Abstract
RGB-D scanning of indoor environments is important for many applications, including real estate, interior design, and virtual reality. However, it is still challenging to register RGB-D images from a handheld camera over a long video sequence into a globally consistent 3D model. Current methods often can lose tracking or drift and thus fail to reconstruct salient structures in large environments (e.g., parallel walls in different rooms). To address this problem, we propose a “fine-to-coarse” global registration algorithm that leverages robust registrations at finer scales to seed detection and enforcement of new correspondence and structural constraints at coarser scales. To test global registration algorithms, we provide a benchmark with 10,401 manually-clicked point correspondences in 25 scenes from the SUN3D dataset. During experiments with this benchmark, we find that our fine-to-coarse algorithm registers long RGB-D sequences better than previous methods.
Bibtex
@article{HalberF2C17, title = {Fine-To-Coarse Global Registration of RGB-D Scans}, author = {Maciej Halber and Thomas Funkhouser}, booktitle = {CVPR}, year = {2017} }
Materials
Data
For the purpose of evaluating the quality of reconstructions we have extended the SUN3D dataset by Xiao et al.[1] by manually clicking on points in corresponding images in 25 SUN3D scenes. Below we provide both the correspondence files, as well as all the SUN3D scenes transformed to our format for the ease of result reproduction. Note however that we do not distribute the original images.
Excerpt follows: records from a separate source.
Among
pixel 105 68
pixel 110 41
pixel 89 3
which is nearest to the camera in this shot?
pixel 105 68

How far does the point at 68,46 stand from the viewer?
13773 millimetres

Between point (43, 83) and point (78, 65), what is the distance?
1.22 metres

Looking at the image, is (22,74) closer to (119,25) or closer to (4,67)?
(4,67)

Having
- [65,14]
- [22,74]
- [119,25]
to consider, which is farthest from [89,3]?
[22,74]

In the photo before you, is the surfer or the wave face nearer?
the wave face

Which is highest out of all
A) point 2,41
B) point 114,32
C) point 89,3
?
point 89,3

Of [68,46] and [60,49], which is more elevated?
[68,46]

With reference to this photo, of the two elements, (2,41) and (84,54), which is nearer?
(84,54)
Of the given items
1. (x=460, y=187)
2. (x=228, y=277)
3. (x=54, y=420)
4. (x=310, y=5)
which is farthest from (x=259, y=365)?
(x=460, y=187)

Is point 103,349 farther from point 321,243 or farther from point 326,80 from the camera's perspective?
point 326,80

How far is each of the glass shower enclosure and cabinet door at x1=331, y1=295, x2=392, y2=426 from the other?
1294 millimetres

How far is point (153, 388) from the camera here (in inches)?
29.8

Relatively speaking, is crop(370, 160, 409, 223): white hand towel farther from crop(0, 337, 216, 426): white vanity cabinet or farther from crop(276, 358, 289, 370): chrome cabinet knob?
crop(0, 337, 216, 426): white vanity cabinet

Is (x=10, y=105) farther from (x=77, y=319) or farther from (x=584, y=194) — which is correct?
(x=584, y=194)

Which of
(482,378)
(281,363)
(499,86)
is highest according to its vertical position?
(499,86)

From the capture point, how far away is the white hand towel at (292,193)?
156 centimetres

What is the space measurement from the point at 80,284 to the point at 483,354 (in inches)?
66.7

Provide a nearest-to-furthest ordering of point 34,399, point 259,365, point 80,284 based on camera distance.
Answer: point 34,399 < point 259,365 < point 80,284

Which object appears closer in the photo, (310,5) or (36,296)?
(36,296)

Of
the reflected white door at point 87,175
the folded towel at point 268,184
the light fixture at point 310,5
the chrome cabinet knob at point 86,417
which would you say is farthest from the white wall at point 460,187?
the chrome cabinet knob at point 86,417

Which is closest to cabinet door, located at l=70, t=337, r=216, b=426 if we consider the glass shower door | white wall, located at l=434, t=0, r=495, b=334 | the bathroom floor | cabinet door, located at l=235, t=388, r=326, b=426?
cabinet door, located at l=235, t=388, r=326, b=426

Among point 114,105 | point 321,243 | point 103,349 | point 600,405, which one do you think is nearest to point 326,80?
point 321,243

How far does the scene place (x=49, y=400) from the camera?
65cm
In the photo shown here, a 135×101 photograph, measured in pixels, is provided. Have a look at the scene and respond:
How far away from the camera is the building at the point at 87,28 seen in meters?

These need to be obtained from the original dataset.
Downloads:
Correspondence Format
Each correspondence file is a simple text file, with 3 commands:
- n_correspondences x — Number of correspondences
- point2d scan_name_1 scan_name_2 x1 y1 x2 y2 — Location of a point {x1, y1} in image scan_name_1 and a location of a point {x1, y2} in image scan_name_2
- point3d scan_name_1 scan_name_2 x1 y1 z1 x2 y2 z2 — 3D location of a point {x1, y1, z1} backprojected using image scan_name_1 and a 3D location of a point {x2, y2,z2} backprojected using image scan_name_2
We provide both 2d locations clicked in color images, as well as backprojected 3d locations, so that depth images do not have to be read in for evaluation.
Example:
n_correspondences 375 point2d SCAN:0000001-000000013044 SCAN:0000051-000001915092 480.241 205.955 477.353 203.068 point2d SCAN:0000001-000000013044 SCAN:0000051-000001915092 480.241 127.038 473.504 124.150 point2d SCAN:0000001-000000013044 SCAN:0000051-000001915092 133.774 172.271 129.925 170.346 point2d SCAN:0000001-000000013044 SCAN:0000051-000001915092 286.797 259.850 300.271 256.962 point2d SCAN:0000006-000000413475 SCAN:0000811-000027275722 474.466 124.150 396.511 169.383 ... point3d SCAN:0000001-000000013044 SCAN:0000051-000001915092 0.463 0.096 -1.647 0.459 0.106 -1.663 point3d SCAN:0000001-000000013044 SCAN:0000051-000001915092 0.470 0.329 -1.671 0.455 0.340 -1.680 point3d SCAN:0000001-000000013044 SCAN:0000051-000001915092 -0.705 0.256 -2.170 -0.720 0.264 -2.170 point3d SCAN:0000001-000000013044 SCAN:0000051-000001915092 -0.036 -0.023 -0.632 -0.021 -0.019 -0.625 point3d SCAN:0000006-000000413475 SCAN:0000811-000027275722 0.455 0.340 -1.680 0.217 0.197 -1.601 ...
Scene Format
Each scene requires configuration file (.conf) and feature file (.fcb). Configuration files are the main format used by our system. They are simple text files with a number of supported commands:
- dataset dataset_name — Name of dataset used. This is to distinguish how depth images are stored in different datasets.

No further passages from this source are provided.